▸ **TASK BRIEF**: Swap "vertical fence slat" for "upright fence slat" in the stretch from the line containing "Of all options" through the end of the material. Write out those lines again with nothing else changed.

======== SUPPLIED RECORDS ========

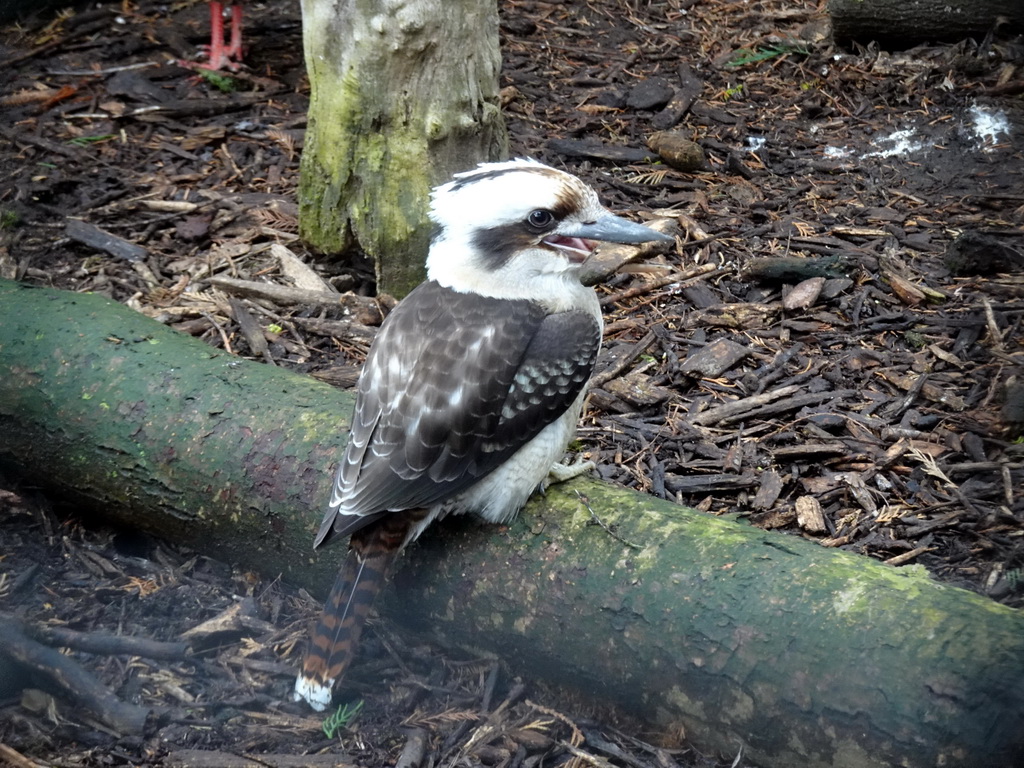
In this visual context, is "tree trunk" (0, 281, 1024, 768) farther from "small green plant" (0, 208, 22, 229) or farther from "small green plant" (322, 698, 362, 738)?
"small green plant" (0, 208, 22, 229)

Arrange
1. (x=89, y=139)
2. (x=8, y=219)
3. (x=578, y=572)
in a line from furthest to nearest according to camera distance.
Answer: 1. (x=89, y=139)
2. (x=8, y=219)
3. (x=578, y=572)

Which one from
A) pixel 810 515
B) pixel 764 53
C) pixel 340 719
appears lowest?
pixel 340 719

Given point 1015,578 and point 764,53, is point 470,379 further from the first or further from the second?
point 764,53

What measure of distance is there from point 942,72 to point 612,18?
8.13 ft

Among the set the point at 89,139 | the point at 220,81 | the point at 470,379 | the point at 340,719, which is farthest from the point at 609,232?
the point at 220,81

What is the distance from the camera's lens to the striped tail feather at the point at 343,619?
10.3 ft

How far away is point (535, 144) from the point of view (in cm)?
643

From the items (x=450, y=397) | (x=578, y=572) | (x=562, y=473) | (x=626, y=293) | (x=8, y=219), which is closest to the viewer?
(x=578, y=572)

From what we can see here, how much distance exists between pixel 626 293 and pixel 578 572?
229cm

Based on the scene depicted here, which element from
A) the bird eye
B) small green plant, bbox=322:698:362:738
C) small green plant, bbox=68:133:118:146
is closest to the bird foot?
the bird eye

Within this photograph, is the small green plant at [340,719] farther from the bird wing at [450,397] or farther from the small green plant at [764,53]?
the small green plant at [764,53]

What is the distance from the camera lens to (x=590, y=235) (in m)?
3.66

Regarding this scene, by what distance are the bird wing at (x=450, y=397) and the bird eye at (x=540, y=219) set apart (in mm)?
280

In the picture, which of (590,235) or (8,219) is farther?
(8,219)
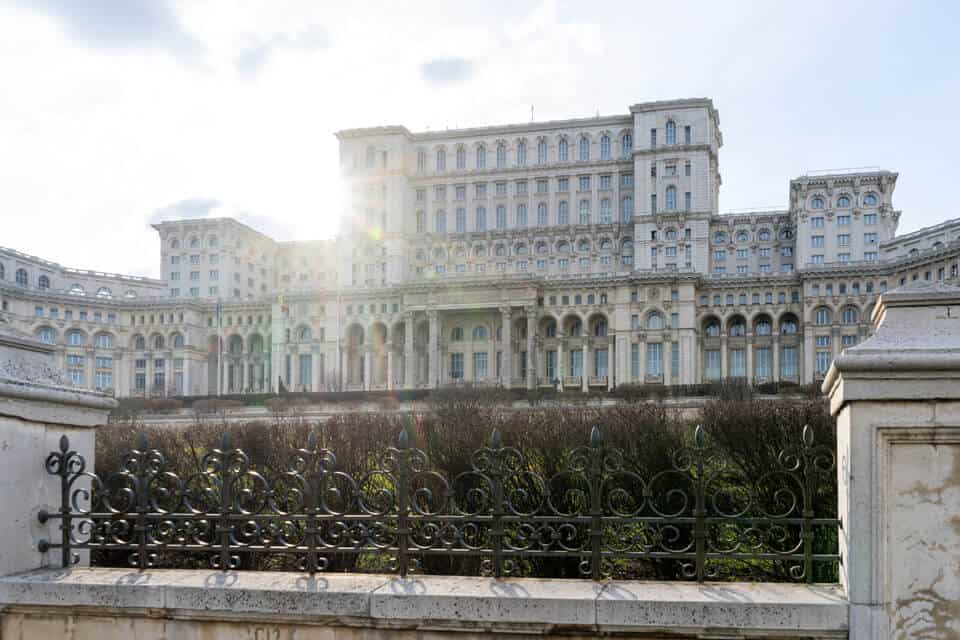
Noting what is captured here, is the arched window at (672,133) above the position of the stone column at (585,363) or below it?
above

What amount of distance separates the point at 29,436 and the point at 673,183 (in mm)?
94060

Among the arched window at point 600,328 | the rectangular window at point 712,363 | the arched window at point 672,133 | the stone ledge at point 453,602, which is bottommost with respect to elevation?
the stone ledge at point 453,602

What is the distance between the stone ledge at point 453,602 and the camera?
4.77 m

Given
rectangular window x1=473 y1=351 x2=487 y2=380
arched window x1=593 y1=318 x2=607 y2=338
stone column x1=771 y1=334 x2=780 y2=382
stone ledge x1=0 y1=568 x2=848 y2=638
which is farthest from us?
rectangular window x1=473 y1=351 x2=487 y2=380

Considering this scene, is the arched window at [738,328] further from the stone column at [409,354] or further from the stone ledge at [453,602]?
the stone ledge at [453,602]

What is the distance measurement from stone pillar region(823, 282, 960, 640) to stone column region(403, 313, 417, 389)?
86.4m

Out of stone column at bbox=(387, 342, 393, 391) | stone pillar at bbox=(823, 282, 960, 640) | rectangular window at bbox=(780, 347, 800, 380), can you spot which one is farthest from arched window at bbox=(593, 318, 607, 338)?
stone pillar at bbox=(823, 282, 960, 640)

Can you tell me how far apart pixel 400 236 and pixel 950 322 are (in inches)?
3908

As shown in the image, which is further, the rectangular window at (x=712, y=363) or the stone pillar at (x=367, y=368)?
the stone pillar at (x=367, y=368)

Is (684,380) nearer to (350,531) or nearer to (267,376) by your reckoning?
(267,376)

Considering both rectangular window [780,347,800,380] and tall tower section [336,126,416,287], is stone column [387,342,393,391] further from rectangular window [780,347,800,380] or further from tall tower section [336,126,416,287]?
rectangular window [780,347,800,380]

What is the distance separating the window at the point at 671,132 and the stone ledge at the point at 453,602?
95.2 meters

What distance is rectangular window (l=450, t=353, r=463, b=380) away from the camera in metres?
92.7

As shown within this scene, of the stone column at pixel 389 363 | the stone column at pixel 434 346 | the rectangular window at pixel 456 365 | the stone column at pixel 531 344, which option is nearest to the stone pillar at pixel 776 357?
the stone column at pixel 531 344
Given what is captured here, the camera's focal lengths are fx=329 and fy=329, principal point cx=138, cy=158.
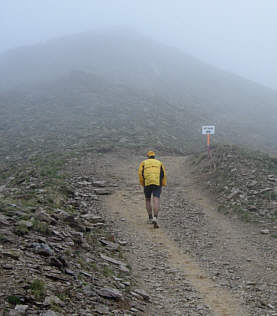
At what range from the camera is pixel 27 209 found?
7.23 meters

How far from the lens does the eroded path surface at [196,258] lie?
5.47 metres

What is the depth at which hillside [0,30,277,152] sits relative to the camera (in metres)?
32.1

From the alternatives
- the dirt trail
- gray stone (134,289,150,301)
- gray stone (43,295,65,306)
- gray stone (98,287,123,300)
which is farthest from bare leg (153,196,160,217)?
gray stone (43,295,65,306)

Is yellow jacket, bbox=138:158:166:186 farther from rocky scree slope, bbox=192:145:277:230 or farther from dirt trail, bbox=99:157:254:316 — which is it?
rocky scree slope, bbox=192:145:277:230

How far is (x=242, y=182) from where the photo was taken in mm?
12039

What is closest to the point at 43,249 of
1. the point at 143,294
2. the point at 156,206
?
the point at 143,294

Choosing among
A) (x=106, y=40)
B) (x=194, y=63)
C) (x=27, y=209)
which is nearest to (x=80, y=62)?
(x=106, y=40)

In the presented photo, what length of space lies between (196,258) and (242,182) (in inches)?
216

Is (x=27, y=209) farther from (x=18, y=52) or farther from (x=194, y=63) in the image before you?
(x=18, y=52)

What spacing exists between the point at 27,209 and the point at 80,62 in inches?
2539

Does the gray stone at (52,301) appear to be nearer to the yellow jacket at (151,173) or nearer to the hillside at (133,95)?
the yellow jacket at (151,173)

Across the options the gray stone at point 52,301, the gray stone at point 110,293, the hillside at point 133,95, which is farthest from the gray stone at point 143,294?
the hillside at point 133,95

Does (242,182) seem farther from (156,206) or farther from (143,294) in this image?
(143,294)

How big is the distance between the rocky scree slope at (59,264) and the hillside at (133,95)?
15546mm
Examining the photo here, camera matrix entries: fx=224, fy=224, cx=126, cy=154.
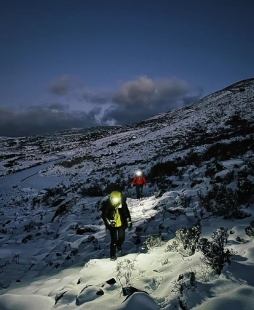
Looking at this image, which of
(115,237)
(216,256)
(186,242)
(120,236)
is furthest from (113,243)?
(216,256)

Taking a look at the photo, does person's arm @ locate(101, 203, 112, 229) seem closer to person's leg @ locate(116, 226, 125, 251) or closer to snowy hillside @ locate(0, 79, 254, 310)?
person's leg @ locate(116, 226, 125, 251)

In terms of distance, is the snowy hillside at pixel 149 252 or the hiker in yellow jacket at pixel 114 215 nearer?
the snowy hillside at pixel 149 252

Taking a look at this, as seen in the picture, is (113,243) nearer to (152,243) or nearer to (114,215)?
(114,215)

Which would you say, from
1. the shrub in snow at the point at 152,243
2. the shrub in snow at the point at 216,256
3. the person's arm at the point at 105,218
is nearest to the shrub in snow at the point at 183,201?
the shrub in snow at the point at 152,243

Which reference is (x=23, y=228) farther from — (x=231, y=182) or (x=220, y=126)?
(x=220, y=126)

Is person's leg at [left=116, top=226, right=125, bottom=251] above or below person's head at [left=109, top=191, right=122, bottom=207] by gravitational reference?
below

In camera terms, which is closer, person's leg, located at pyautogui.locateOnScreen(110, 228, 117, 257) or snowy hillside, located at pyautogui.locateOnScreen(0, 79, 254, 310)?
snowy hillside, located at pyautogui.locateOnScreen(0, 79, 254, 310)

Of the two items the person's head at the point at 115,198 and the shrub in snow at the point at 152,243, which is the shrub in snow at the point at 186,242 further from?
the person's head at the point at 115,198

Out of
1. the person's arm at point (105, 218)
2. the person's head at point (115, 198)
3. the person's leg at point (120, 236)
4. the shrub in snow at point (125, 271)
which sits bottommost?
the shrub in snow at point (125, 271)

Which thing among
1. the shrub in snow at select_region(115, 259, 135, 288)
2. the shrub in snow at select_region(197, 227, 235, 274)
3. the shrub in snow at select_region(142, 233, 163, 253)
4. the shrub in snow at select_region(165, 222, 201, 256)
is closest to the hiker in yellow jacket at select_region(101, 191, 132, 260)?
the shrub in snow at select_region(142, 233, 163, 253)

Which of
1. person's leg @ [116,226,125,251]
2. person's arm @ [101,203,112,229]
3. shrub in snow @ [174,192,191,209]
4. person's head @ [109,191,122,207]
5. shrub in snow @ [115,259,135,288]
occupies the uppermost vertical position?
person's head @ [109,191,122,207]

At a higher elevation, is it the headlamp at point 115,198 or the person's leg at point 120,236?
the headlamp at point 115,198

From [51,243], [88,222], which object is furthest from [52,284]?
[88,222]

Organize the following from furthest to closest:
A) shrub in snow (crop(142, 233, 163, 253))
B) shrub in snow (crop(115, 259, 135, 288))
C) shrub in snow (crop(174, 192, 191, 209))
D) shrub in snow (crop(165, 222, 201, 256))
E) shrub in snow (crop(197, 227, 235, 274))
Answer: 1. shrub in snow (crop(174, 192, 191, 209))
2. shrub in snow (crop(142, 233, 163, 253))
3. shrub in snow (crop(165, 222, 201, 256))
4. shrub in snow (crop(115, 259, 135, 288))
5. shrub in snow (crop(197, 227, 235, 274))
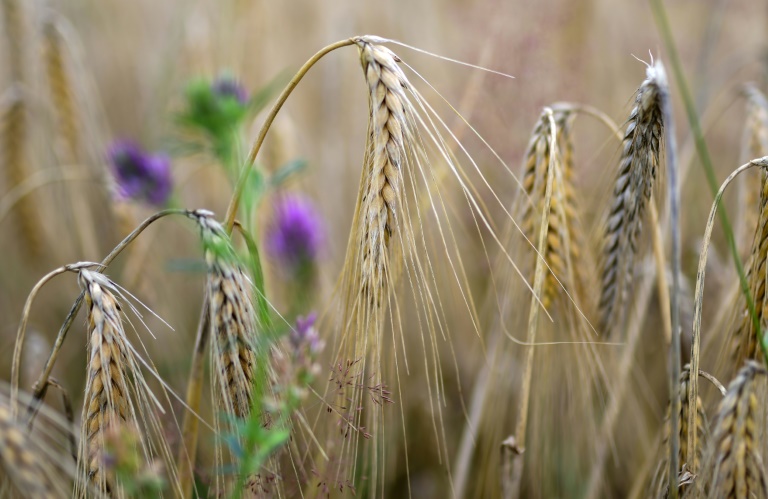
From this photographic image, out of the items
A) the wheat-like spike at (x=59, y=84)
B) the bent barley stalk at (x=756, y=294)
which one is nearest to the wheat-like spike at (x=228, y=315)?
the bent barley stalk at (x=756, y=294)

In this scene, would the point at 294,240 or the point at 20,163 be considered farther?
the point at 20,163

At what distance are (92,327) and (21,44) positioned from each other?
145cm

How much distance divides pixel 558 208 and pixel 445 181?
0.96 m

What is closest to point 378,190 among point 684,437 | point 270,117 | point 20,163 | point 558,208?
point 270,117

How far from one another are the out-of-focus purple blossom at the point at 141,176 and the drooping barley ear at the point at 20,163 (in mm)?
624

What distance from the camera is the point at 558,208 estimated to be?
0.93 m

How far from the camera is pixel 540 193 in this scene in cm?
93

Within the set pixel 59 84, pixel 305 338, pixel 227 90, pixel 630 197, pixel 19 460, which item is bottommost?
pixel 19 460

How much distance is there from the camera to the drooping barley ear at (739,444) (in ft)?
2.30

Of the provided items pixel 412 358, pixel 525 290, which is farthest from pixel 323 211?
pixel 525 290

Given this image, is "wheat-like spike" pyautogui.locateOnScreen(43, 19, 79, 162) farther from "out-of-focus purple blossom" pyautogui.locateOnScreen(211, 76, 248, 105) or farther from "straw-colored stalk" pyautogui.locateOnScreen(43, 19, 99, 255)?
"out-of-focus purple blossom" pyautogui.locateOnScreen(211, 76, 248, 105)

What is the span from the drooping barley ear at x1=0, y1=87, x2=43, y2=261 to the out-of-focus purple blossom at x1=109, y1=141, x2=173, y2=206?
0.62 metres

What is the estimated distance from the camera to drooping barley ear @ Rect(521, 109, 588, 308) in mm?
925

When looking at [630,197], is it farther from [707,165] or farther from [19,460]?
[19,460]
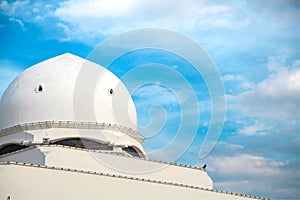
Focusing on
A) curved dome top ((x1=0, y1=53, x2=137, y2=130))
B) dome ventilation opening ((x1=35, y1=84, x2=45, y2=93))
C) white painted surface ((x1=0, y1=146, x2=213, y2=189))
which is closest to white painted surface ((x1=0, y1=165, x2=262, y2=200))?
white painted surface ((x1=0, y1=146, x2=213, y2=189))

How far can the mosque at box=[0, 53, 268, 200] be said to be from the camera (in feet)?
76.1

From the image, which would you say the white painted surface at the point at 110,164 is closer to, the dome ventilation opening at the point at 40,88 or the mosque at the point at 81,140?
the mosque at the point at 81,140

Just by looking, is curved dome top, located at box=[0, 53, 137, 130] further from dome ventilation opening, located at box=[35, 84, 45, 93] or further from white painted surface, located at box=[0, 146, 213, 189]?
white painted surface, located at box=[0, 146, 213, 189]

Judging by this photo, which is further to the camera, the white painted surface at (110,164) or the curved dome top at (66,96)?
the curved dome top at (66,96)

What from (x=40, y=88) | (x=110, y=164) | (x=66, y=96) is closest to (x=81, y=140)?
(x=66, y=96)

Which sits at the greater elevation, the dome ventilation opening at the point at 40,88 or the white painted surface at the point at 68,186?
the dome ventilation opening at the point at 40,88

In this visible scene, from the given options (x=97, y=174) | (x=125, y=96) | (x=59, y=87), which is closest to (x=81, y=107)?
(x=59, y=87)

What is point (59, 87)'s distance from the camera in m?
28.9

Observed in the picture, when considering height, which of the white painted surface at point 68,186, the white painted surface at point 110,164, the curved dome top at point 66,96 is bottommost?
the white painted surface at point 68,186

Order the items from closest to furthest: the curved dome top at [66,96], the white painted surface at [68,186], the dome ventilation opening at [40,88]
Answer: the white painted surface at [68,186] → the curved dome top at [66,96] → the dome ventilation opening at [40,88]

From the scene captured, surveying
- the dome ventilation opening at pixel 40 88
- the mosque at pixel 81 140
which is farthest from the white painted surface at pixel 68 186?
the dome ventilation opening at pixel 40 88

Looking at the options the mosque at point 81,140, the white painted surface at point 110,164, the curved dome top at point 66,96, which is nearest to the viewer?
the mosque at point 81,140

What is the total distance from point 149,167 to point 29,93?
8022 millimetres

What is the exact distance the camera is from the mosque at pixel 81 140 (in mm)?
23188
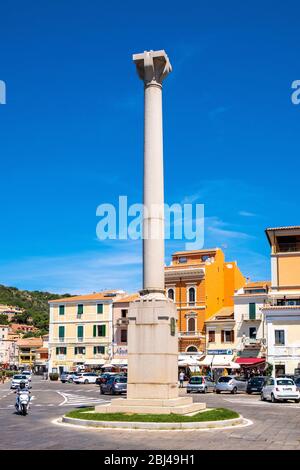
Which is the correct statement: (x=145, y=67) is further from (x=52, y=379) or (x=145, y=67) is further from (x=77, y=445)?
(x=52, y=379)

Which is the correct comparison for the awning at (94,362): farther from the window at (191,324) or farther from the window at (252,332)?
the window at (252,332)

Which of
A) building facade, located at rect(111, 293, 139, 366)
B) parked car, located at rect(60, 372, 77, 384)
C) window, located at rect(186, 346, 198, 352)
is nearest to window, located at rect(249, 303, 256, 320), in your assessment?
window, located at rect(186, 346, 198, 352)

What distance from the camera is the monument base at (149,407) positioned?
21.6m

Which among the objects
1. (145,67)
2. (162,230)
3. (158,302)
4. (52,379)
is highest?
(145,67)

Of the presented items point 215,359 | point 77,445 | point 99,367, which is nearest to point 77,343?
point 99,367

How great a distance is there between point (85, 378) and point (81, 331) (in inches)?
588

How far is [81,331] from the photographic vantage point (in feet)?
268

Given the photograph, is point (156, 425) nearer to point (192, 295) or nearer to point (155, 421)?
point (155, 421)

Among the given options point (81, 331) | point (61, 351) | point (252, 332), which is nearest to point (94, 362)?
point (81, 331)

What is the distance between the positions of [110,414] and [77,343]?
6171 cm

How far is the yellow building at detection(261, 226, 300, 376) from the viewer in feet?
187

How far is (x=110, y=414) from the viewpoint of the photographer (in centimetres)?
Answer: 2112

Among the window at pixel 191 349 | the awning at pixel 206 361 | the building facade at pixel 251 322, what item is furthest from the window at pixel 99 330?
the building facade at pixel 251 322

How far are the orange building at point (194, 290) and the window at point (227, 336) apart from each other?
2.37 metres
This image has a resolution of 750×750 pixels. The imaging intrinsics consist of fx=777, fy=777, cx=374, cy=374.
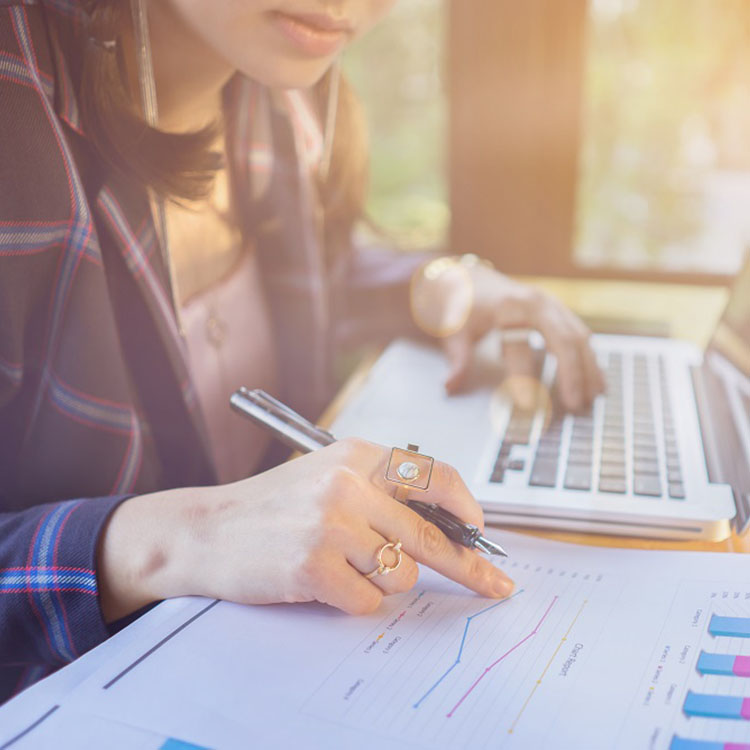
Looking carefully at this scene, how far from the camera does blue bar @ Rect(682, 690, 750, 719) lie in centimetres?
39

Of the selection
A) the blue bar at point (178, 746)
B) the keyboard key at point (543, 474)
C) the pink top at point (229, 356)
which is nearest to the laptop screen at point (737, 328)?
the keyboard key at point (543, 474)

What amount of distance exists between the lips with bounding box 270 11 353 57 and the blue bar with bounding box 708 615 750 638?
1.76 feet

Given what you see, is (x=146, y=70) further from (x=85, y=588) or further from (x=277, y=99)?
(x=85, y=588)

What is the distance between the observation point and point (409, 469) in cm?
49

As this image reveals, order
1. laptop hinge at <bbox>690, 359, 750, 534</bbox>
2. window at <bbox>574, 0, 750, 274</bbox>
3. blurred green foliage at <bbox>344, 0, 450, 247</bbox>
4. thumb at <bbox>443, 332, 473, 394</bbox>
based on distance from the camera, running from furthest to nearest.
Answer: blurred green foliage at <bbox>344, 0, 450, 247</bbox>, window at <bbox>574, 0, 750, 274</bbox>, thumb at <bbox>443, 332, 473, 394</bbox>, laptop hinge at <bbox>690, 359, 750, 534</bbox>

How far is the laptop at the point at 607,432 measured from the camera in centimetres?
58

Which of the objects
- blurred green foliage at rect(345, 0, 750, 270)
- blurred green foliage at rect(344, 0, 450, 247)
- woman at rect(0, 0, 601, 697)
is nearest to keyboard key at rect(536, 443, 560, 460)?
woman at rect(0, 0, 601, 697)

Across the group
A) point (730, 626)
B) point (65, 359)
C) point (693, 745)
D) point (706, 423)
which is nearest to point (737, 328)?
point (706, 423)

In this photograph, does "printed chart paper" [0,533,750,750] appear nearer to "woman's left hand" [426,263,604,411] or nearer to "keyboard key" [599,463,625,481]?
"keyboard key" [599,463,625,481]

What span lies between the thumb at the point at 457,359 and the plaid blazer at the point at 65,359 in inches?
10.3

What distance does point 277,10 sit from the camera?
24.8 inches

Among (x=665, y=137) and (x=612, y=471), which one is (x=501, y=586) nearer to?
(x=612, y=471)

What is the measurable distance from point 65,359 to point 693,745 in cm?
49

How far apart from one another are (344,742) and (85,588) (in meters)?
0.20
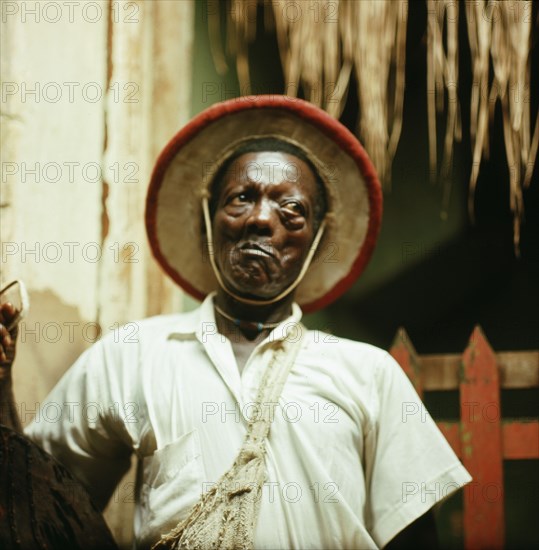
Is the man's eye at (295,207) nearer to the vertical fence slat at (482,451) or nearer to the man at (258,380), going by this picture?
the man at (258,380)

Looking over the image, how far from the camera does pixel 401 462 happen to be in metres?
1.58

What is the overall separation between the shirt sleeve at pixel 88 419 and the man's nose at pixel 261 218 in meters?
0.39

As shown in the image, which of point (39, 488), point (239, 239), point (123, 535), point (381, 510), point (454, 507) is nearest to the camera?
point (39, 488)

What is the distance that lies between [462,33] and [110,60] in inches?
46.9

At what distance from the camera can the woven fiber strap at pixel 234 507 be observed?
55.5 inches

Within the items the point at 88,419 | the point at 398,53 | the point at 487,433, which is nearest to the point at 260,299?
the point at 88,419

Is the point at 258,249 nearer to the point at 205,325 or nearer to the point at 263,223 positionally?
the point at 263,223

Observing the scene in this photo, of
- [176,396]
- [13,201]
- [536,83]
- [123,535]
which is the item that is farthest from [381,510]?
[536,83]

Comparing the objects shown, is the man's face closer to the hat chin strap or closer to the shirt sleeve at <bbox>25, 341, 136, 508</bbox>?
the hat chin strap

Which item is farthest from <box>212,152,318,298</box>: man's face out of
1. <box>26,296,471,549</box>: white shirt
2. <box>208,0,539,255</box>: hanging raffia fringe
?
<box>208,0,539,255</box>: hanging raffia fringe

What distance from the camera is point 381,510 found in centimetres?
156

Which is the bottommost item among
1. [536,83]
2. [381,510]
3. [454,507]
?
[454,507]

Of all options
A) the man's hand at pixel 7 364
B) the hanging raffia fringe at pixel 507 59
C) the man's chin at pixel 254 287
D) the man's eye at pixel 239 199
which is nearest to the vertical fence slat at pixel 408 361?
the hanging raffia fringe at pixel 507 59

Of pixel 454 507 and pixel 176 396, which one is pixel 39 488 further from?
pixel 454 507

========

▸ **FINAL RESULT**:
Of all options
A) the man's hand at pixel 7 364
B) the hanging raffia fringe at pixel 507 59
C) the man's chin at pixel 254 287
D) the man's eye at pixel 239 199
which is nearest to the upright fence slat at pixel 408 361?
the hanging raffia fringe at pixel 507 59

Of pixel 454 507 and pixel 176 396, which one is pixel 39 488 further from?
pixel 454 507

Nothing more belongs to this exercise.